----- Records provided -----

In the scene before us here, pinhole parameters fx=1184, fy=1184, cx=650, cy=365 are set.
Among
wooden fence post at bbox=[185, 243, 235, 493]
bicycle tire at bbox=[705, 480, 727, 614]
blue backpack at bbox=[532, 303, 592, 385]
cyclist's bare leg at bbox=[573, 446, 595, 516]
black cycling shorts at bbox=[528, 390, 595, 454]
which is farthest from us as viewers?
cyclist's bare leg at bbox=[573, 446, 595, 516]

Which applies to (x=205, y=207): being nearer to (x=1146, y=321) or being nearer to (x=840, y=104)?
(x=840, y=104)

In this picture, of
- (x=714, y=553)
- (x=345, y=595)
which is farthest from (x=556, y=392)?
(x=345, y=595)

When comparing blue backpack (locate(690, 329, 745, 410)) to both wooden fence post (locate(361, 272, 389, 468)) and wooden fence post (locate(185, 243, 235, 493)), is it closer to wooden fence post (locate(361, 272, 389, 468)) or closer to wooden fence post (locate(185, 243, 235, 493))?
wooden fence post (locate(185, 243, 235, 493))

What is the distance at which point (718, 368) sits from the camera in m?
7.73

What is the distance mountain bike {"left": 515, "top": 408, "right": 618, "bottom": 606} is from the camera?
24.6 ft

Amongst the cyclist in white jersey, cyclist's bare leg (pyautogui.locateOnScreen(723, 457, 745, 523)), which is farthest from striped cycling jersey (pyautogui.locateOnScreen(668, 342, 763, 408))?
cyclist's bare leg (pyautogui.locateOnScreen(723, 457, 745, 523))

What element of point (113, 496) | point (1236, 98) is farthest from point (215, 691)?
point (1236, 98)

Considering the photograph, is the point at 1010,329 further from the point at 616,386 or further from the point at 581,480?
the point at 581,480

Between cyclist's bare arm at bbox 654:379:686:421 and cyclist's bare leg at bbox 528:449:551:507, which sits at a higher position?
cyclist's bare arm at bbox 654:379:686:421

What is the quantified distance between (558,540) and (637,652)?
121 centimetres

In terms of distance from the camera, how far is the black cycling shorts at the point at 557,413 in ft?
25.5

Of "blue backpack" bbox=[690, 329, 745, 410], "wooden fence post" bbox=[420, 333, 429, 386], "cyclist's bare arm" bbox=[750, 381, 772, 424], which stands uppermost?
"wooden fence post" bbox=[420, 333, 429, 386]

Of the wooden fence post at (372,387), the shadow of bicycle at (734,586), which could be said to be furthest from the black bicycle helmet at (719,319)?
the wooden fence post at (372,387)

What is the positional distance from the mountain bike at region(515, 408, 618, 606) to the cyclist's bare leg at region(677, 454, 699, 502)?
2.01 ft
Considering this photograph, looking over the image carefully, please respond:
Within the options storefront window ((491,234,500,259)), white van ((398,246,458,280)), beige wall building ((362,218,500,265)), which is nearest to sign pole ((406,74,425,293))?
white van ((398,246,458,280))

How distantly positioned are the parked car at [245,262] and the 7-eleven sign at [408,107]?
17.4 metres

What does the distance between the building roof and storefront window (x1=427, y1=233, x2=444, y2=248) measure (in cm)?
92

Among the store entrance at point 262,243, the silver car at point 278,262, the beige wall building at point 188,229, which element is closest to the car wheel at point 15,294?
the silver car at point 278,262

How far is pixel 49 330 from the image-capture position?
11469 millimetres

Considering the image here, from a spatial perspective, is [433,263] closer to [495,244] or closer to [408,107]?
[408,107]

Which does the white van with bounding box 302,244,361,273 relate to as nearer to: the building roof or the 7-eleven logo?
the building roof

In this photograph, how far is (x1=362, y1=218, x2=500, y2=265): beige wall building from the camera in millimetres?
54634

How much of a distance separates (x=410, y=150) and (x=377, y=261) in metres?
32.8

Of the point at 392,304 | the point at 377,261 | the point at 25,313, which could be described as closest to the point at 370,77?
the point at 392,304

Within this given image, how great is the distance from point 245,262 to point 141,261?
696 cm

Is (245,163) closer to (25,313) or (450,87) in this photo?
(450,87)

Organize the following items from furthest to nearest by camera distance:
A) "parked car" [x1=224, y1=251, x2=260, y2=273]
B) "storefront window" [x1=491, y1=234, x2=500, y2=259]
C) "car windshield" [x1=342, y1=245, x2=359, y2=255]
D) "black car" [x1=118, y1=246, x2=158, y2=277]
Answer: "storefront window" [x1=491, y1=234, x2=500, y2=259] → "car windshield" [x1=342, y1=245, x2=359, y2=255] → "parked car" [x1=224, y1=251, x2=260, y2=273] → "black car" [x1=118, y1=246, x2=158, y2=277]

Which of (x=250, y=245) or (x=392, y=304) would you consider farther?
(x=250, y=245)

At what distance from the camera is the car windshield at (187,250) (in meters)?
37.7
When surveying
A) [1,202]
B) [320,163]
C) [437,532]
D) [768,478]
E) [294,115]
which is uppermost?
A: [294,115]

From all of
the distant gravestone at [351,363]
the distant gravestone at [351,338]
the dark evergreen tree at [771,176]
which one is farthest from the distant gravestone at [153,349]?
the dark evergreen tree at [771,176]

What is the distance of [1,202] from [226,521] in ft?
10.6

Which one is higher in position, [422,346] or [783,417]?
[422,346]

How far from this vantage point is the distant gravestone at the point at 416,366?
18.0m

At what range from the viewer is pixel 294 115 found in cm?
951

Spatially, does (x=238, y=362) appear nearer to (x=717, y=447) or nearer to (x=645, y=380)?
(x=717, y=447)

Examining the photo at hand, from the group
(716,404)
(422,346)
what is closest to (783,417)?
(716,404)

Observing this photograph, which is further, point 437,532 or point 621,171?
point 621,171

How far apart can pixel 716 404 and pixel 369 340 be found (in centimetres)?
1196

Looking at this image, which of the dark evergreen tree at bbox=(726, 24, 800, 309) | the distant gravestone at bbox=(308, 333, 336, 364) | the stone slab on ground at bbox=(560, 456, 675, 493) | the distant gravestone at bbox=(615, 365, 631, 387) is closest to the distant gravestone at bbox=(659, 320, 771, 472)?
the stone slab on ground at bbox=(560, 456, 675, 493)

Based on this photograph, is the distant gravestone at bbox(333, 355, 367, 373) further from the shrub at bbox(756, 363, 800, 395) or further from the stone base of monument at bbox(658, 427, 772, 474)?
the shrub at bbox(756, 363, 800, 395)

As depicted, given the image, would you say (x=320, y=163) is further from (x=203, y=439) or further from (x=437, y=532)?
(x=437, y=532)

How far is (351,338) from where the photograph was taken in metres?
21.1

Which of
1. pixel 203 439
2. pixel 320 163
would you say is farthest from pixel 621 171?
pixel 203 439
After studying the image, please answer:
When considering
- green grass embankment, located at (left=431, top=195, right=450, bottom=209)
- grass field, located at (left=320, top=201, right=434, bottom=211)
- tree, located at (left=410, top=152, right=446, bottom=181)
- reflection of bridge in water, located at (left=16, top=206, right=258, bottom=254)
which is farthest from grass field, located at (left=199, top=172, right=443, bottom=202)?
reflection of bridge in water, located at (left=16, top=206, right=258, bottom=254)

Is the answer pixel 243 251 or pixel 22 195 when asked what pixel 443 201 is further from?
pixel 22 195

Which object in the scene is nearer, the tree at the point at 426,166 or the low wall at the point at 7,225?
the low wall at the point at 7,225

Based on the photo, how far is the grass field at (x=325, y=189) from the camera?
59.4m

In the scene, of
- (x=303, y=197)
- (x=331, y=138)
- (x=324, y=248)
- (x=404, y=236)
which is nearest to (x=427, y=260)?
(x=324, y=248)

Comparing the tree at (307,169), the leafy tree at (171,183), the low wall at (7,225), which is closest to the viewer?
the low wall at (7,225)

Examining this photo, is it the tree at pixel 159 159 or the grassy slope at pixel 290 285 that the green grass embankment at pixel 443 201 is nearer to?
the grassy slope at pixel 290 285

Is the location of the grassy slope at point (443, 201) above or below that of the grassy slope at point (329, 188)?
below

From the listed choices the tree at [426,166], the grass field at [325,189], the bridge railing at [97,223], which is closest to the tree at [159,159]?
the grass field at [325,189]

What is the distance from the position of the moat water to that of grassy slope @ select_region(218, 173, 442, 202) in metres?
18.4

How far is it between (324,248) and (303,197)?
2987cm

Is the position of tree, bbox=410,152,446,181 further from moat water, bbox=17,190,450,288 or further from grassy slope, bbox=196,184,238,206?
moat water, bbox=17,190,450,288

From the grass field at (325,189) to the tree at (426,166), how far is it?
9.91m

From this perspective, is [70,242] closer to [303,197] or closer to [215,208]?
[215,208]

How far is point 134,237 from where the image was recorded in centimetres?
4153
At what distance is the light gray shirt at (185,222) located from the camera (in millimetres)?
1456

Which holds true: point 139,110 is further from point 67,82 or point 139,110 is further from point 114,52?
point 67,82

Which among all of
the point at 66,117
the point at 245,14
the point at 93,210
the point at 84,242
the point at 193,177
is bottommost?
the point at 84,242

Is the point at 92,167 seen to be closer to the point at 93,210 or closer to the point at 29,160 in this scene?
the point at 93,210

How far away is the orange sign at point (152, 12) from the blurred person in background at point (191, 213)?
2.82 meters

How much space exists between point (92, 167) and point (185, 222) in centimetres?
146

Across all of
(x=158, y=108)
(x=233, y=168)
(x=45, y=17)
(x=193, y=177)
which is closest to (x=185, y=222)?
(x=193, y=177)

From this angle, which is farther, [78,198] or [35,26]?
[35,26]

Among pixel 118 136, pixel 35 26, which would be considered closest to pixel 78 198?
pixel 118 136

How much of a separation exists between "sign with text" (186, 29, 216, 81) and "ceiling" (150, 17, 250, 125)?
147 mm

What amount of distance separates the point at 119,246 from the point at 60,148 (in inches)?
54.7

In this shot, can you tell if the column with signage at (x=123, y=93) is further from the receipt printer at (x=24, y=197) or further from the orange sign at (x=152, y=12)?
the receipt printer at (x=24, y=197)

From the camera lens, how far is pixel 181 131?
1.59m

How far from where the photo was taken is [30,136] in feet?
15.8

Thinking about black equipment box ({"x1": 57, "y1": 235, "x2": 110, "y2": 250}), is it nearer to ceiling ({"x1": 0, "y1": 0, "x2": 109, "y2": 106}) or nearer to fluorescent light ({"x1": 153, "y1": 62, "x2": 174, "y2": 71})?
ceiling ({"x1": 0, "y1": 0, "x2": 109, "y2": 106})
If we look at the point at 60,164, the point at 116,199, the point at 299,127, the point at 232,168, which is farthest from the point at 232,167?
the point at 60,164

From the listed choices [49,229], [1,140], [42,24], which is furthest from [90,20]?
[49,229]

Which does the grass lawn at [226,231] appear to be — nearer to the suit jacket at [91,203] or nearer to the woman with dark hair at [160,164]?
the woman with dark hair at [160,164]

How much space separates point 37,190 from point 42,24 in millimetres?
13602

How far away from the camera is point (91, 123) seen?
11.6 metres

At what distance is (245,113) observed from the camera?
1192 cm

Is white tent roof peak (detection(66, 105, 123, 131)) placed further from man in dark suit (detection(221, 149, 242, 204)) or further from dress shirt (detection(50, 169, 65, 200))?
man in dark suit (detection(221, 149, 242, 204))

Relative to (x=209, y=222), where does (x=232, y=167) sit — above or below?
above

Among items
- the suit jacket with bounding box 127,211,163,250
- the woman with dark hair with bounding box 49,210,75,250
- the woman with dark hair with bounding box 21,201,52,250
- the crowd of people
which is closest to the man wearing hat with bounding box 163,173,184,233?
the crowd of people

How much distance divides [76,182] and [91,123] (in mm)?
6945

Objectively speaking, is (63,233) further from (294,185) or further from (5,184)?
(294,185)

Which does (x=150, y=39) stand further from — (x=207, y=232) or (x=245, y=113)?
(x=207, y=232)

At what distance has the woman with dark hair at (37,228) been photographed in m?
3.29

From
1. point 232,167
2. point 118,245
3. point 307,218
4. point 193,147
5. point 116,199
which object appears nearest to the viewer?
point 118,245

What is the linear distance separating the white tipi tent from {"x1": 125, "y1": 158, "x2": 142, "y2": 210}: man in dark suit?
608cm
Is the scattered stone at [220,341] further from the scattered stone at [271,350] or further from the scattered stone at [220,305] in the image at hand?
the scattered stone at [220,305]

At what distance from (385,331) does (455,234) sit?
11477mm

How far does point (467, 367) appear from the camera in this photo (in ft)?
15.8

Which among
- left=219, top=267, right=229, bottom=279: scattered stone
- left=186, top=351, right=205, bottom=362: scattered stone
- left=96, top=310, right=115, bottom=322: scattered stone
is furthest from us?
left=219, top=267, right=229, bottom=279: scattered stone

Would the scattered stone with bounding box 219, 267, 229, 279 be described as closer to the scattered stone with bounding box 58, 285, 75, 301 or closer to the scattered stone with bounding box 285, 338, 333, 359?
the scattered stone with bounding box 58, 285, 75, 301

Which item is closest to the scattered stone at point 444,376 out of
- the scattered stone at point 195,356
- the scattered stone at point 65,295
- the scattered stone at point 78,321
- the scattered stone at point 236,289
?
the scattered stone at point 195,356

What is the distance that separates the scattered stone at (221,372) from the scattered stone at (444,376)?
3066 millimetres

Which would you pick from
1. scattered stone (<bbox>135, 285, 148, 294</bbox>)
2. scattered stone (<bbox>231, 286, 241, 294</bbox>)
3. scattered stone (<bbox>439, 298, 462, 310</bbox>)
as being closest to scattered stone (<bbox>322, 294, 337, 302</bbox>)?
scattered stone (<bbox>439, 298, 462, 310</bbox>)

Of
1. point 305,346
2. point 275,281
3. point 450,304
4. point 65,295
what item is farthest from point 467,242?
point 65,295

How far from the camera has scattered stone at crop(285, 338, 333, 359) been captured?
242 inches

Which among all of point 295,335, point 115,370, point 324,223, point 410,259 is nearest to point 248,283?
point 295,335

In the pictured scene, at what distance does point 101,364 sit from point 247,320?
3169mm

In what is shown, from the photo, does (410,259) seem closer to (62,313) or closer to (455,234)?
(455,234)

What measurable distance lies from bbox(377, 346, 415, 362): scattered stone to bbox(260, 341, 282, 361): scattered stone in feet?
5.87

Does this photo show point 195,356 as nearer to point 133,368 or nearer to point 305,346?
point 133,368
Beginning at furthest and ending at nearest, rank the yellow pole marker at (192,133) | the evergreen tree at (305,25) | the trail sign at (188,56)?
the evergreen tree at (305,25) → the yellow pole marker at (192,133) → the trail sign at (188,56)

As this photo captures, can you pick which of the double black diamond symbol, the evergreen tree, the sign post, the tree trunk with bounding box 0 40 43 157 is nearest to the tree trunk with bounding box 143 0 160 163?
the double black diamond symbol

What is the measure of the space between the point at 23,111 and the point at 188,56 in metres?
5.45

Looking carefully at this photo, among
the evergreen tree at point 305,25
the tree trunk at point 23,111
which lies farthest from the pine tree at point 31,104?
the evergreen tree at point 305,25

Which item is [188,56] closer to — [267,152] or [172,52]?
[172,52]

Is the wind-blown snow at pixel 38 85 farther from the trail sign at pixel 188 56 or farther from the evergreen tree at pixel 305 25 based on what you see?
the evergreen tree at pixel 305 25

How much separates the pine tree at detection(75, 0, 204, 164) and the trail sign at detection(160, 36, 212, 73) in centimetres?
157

-----

Copy out the lines from the beginning of the records through the line containing "which is farthest from us as viewers?", with both ends included.

> _Answer to the task_
In the scene before us here, pinhole parameters fx=1184, fy=1184, cx=650, cy=365 are set.
Among
wooden fence post at bbox=[185, 243, 235, 493]
bicycle tire at bbox=[705, 480, 727, 614]
blue backpack at bbox=[532, 303, 592, 385]
cyclist's bare leg at bbox=[573, 446, 595, 516]
black cycling shorts at bbox=[528, 390, 595, 454]
which is farthest from us as viewers?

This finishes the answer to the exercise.